[VORGEGEBENER TEXT]
━━━

# slayer als all-mountain und tourenbike?



## Jako (13. September 2006)

hallo, was haltet ihr davon ein slayer als touren- und all-mountainbike zu verwenden? wie leicht kann man ein slayer bauen? macht es sinn z.b. dt-swiss laufräder (240er naben mit 4.1 felgen) zu verbauen? kommt man mit einem slayer auch 22% rampen hoch? wie ist die klettereigenschaft? vielen dank im voraus an alle slayer fahrer... gruß jako


----------



## [email protected] (13. September 2006)

Meinst du das 06/07 er Slayer? Das ist aus meiner Sicht etwas aus dem Tourenbreich heraus. (Das Rahmengewicht, die Geometrie bei der üblichen Gabel, FW  usw.) Aber diese Sachen sind ja relativ. Also ich habe ein Slayer 04 und finde das als Tourenbike schon sehr gut. Der Schritt von Rm das Slayer in Richtung Enduro/Freeride zu bringen ist aus meiner Sicht falsch...


----------



## MTB-News.de




----------



## Jako (13. September 2006)

ich meine das 06er.... ist den eine 160mm gabel pflicht oder kann man auch gut eine 130mm talas einbauen? ich möchte schon gerne recht viel federweg haben, allerdings wäre mir gewicht und berg hoch fahren auch wichtig. gruß jako


----------



## Der Toni (13. September 2006)

Ich hab in meinem Slayer eine Fox FR36 (07er) Talas drin. Die kannst du in 3 Stufen von 160 - 130 -100 absenken. Bei 100mm klettert das Slayer dann richtig gut.


----------



## Osti (13. September 2006)

das 06 er New Slayer ist als reines All-Mountain bzw. Tourenbike schon etwas mopsig. Wobei es mit nem sinnvollen Aufbau schon sehr gut den berg hoch geht. Richtig harte Trails liebt das Rad aber dann schon eher.

━━━

[GEZEIGTE DATENSÄTZE]
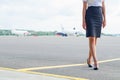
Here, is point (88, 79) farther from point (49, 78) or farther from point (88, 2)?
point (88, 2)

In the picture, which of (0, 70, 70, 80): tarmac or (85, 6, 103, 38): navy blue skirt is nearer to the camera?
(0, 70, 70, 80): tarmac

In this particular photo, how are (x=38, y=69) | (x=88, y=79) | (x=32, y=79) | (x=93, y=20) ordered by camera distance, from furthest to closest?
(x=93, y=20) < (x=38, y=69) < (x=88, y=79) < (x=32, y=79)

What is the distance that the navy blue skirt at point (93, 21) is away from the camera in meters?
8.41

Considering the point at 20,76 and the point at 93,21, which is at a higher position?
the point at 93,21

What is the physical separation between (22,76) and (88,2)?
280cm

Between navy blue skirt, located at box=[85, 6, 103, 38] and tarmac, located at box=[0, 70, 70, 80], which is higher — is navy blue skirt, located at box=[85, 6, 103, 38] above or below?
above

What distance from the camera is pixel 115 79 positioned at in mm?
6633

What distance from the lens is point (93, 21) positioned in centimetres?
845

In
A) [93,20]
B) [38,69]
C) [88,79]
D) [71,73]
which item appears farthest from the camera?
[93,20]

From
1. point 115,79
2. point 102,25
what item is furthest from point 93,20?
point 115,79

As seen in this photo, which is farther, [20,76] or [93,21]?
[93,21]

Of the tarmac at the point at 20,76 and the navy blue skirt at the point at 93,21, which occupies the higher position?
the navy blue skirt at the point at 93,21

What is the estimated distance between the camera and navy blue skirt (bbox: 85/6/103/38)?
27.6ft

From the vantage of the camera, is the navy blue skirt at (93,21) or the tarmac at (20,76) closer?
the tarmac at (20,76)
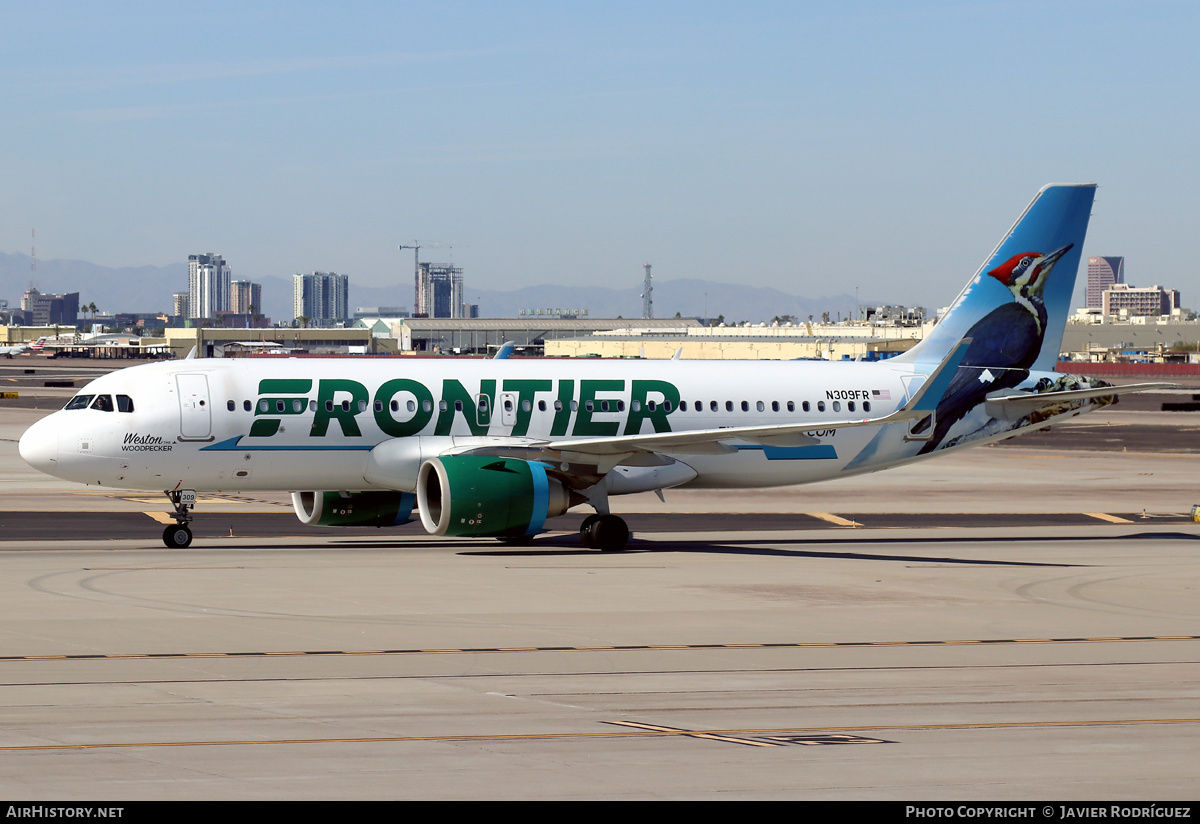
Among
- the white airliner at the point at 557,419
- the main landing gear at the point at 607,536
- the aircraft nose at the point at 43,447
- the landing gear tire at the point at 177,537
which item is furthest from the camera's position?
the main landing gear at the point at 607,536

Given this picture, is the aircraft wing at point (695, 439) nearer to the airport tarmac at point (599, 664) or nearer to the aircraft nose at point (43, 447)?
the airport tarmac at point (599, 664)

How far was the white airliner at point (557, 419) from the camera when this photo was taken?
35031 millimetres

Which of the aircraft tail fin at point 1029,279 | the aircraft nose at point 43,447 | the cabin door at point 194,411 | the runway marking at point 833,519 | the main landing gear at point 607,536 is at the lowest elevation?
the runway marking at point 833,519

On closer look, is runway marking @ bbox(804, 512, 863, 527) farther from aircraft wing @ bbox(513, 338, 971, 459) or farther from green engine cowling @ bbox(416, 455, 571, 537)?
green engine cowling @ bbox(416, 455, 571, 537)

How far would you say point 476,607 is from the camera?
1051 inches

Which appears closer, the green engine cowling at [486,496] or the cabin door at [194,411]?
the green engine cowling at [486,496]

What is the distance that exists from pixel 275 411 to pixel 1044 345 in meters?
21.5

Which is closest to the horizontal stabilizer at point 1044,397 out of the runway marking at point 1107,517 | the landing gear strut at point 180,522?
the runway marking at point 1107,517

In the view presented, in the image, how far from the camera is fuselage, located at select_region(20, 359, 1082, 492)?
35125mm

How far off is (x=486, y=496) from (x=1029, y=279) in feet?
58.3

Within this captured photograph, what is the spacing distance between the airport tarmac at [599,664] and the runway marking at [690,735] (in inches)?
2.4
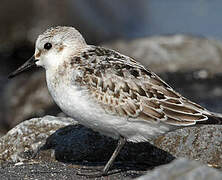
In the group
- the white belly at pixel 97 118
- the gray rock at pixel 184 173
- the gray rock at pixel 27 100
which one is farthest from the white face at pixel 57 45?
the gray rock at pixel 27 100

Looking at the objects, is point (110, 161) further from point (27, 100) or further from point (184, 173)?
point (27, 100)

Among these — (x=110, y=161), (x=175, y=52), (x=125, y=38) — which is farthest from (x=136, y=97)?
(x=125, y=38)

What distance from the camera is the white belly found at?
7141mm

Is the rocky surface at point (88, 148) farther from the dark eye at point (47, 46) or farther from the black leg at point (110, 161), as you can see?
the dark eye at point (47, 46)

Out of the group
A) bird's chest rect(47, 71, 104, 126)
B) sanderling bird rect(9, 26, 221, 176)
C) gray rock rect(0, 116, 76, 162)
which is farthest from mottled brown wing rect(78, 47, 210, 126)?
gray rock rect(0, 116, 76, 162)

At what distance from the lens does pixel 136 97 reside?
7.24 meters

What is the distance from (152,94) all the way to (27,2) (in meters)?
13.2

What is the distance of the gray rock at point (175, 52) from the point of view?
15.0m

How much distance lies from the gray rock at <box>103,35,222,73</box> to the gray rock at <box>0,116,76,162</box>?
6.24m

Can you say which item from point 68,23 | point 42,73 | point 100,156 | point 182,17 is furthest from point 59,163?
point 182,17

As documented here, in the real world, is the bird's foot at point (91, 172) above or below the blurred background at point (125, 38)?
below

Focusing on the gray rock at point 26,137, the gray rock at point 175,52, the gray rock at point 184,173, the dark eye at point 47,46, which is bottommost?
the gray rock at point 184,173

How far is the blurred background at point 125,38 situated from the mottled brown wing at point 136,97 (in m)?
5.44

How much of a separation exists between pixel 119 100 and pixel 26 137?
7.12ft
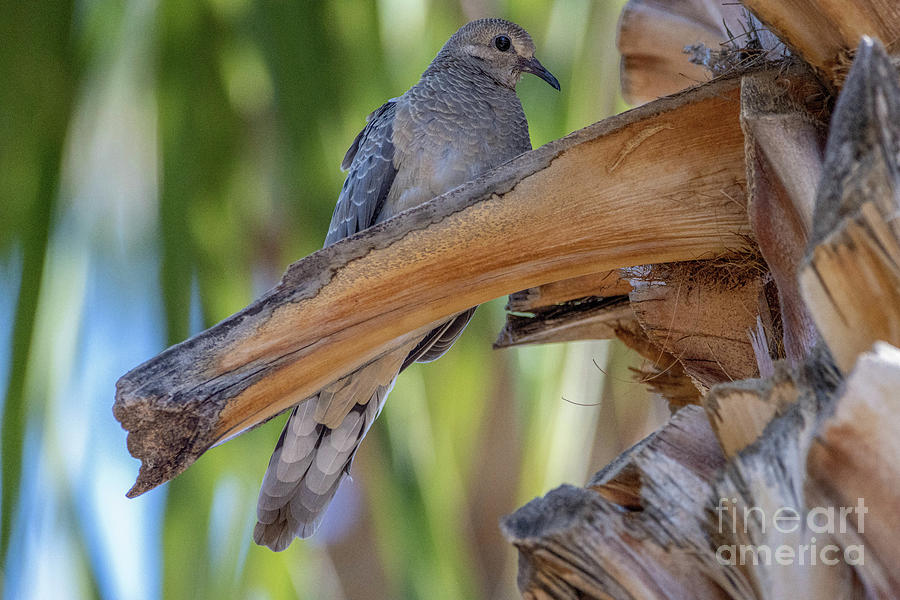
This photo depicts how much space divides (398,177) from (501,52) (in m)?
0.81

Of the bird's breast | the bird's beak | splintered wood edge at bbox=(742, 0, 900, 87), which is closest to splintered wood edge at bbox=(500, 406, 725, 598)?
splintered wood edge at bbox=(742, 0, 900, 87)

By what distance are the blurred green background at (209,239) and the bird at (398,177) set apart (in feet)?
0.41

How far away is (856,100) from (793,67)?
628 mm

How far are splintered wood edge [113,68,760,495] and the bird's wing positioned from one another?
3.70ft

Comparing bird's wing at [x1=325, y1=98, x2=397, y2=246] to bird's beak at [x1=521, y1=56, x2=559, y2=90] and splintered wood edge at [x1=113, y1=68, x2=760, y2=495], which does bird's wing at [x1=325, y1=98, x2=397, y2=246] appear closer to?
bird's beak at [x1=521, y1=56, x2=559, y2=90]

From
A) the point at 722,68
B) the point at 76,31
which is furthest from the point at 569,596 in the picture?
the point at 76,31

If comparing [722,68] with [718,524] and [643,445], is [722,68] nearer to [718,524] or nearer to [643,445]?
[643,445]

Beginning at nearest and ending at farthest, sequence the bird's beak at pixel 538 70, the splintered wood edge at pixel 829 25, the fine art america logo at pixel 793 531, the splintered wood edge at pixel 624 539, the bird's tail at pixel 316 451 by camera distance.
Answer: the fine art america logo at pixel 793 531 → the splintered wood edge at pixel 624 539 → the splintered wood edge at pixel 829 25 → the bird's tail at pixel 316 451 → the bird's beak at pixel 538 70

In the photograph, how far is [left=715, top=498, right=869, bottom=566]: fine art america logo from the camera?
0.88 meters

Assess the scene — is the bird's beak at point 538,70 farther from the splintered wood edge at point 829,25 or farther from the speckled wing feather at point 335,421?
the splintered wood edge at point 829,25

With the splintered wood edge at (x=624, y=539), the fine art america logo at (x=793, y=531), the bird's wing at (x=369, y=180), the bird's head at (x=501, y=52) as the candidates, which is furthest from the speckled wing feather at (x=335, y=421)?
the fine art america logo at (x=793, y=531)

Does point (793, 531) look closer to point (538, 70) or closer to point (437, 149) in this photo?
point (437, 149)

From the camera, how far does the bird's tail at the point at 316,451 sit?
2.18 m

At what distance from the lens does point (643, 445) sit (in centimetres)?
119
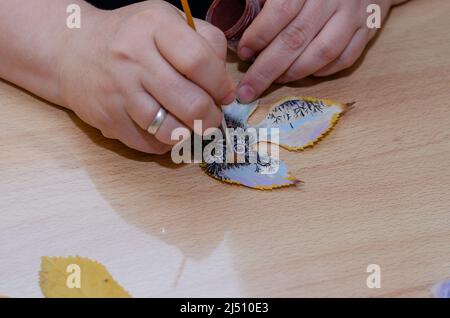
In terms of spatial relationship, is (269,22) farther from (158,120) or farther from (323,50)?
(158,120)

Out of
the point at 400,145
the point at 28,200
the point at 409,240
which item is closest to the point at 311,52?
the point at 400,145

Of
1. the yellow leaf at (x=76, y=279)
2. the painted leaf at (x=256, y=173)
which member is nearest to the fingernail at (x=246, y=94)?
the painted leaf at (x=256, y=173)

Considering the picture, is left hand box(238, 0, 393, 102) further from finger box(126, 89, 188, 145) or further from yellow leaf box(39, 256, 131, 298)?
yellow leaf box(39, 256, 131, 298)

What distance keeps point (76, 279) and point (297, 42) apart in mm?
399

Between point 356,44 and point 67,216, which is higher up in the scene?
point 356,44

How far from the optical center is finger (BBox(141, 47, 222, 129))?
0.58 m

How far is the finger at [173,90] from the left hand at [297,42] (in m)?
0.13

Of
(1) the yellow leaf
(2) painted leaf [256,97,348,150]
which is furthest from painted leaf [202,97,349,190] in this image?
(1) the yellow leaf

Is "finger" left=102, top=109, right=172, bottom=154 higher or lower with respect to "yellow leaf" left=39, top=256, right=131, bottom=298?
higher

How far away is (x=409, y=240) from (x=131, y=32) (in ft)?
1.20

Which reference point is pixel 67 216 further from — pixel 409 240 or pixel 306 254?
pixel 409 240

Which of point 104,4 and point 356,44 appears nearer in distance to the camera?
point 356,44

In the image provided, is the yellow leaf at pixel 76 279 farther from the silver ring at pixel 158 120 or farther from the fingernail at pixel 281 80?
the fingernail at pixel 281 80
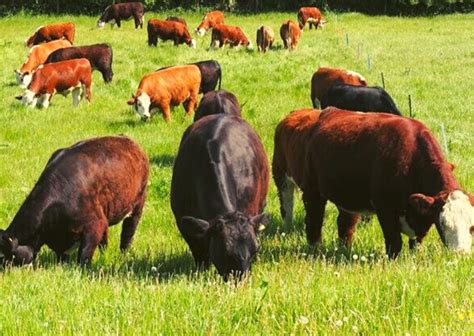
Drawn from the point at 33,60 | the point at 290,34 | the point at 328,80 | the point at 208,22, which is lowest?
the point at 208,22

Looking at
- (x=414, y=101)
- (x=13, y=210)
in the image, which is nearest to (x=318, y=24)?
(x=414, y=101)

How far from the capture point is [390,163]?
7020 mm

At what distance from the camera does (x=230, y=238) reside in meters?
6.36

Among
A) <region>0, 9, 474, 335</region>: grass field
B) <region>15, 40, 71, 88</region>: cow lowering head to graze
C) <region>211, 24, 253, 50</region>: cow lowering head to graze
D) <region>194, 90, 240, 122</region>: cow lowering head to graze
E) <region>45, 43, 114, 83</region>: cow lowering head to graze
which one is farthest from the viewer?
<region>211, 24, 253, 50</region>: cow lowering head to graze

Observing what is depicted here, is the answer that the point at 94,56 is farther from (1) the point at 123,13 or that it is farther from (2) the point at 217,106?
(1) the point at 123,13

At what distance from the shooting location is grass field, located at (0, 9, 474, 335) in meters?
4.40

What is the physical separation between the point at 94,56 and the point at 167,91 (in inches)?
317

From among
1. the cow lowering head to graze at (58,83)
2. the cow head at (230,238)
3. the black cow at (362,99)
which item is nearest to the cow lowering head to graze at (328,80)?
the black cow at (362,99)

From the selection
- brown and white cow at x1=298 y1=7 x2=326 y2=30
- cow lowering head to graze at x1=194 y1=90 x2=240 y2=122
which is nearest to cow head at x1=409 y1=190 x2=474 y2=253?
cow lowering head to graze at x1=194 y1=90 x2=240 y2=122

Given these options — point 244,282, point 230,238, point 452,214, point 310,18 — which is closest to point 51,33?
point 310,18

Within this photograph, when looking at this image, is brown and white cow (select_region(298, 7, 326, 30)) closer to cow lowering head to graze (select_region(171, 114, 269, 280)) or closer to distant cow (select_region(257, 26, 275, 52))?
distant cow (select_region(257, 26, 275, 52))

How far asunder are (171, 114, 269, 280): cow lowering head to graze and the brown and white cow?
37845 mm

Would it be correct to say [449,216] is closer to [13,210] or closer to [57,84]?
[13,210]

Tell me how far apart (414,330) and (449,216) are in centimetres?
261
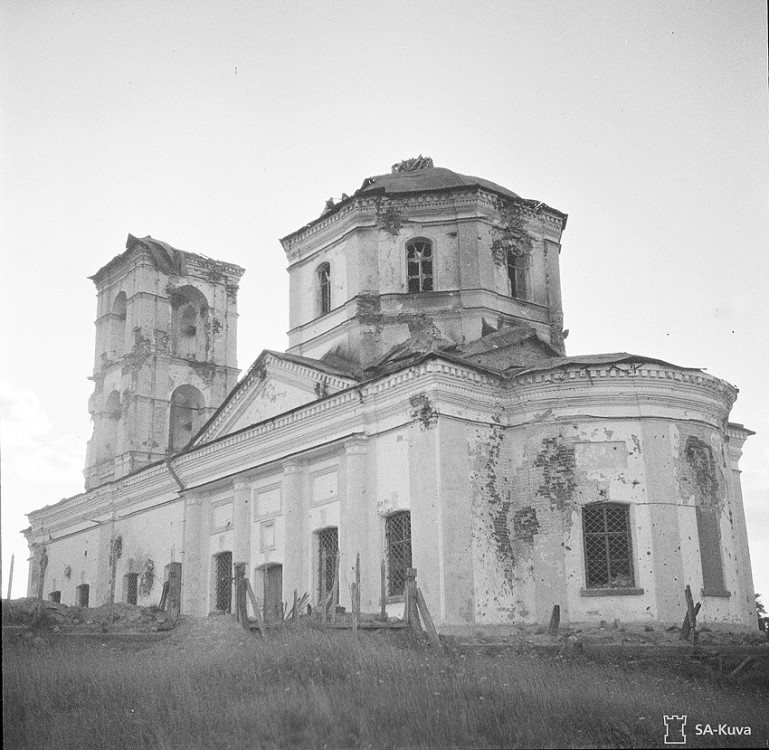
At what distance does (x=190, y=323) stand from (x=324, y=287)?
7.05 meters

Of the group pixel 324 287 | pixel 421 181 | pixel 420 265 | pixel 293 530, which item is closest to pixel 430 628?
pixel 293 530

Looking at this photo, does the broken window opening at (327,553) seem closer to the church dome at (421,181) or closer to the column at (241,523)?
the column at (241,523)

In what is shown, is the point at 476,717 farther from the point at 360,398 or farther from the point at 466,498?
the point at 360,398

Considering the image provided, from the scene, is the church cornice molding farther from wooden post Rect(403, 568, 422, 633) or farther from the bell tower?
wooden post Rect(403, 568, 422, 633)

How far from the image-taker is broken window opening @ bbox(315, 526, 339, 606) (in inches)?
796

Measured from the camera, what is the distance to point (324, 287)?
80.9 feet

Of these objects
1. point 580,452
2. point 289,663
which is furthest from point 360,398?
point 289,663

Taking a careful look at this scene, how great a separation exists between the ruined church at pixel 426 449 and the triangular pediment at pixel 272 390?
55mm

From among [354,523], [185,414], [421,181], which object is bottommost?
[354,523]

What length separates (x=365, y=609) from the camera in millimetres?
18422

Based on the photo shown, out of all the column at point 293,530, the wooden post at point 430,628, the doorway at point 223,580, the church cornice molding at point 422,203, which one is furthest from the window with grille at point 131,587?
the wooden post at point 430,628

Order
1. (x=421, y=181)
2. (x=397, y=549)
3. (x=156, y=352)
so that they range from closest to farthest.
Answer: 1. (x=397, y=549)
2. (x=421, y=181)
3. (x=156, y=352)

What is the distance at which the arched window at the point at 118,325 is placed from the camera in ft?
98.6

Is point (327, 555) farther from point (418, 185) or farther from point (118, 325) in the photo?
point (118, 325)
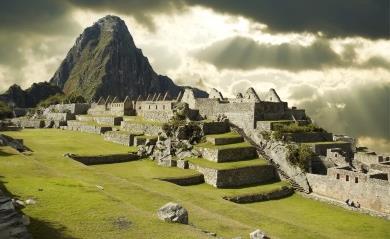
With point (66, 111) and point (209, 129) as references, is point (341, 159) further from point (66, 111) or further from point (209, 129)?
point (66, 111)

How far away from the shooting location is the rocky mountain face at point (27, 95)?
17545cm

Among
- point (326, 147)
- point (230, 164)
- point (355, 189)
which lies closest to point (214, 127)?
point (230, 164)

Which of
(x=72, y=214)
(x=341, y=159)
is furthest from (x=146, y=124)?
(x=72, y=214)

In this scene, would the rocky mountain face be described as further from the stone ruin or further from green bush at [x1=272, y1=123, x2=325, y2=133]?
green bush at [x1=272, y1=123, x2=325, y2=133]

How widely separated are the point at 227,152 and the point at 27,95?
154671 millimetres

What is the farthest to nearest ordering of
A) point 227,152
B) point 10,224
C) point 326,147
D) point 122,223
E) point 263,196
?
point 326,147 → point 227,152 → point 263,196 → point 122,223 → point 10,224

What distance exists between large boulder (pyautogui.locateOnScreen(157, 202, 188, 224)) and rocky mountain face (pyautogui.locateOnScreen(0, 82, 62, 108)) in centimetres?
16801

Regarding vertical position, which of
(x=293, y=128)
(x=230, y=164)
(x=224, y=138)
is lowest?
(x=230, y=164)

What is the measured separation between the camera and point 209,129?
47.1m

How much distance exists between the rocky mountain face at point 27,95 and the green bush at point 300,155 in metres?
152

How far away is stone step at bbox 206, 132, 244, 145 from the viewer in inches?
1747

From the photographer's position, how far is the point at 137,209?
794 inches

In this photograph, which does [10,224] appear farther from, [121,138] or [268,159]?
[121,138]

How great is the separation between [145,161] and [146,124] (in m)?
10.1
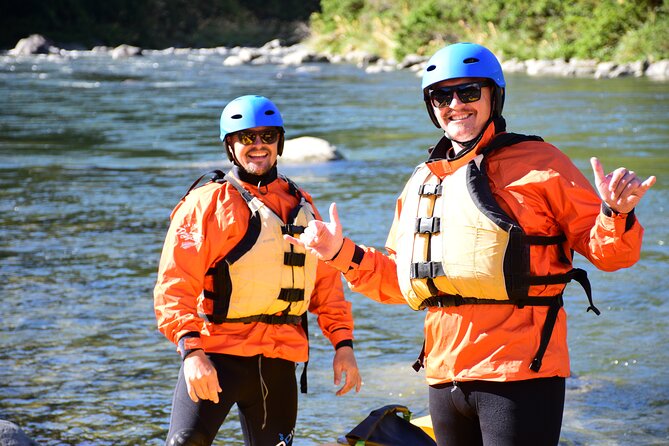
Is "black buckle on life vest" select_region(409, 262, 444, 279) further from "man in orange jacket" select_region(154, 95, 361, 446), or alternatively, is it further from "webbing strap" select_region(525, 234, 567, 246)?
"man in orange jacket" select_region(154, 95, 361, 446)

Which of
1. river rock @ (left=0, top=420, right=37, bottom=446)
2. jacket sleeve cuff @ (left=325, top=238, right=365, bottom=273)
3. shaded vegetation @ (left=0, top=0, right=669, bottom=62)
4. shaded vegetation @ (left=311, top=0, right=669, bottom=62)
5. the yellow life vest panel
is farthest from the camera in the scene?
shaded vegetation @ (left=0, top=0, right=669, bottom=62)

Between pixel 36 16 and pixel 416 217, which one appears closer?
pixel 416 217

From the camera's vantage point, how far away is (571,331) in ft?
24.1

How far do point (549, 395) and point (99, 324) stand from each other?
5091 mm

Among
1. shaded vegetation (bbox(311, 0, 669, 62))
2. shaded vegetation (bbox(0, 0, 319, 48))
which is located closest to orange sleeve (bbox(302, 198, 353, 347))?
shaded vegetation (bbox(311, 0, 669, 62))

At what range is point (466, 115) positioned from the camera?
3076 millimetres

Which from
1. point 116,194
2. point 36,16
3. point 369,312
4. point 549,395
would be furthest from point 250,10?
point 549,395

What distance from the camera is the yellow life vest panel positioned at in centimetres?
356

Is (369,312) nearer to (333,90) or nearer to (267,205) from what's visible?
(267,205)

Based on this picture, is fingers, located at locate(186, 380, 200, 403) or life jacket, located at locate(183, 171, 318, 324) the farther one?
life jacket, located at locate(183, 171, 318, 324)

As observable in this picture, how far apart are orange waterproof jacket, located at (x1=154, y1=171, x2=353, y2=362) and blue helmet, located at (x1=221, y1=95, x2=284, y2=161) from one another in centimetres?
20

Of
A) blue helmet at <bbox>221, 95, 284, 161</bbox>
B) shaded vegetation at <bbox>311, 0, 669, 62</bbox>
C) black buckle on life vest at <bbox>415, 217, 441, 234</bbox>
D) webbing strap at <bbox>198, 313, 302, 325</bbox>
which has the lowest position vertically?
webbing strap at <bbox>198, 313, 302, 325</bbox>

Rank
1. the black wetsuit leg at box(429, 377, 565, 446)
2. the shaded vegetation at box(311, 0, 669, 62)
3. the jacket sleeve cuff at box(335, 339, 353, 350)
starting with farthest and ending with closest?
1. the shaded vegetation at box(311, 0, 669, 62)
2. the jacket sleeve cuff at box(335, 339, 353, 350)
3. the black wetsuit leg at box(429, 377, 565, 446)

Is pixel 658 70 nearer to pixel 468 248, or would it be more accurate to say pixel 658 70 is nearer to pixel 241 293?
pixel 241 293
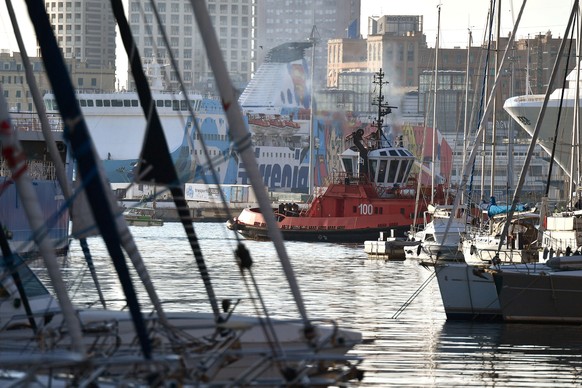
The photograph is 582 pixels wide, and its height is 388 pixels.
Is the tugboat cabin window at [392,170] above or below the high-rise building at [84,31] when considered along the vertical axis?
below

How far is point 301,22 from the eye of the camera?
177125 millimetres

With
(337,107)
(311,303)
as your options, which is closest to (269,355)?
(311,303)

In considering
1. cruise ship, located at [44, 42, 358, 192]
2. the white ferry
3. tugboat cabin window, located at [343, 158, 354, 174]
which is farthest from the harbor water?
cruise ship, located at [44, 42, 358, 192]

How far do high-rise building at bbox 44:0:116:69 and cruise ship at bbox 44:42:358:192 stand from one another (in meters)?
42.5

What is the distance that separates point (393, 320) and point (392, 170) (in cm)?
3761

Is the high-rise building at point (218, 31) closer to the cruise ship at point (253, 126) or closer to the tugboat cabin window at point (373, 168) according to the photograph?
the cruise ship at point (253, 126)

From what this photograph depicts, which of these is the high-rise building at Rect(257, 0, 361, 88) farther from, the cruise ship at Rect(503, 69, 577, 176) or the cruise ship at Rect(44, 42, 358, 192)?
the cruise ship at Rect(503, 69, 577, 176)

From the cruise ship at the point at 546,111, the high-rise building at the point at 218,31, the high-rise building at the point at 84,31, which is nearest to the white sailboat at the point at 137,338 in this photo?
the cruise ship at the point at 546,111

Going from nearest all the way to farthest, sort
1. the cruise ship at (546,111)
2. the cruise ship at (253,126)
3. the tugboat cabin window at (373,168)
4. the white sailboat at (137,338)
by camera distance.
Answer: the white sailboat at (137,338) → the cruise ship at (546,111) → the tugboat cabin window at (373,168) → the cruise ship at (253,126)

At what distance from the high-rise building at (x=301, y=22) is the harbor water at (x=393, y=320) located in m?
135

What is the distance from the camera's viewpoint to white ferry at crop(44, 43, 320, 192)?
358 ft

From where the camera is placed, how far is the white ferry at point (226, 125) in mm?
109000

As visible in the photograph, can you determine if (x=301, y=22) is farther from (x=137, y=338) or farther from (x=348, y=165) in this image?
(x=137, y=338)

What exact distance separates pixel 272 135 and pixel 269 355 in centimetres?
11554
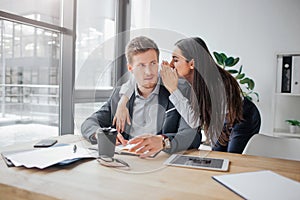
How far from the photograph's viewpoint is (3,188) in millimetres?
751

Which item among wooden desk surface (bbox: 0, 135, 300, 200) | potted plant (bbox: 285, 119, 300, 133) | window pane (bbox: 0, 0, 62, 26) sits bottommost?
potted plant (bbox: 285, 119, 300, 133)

━━━

[AUFGABENSTELLUNG]
**1)** Schreibe aus dem Forumstext zum Slayer alles von „Ich hab in meinem“ bis hinunter zu „dann richtig gut.“ wortgetreu ab.
**2)** Im Forumstext zum Slayer sieht die erste Antwort auf Jakos Beitrag das Slayer 06/07 etwas außerhalb des Tourenbereichs. Womit wird diese Einschätzung begründet?

[LÖSUNGEN JE AUFGABE]
**1)**
Ich hab in meinem Slayer eine Fox FR36 (07er) Talas drin. Die kannst du in 3 Stufen von 160 - 130 -100 absenken. Bei 100mm klettert das Slayer dann richtig gut.

**2)** Begründet wird sie mit dem Rahmengewicht, mit der Geometrie bei der üblichen Gabel und mit dem Federweg.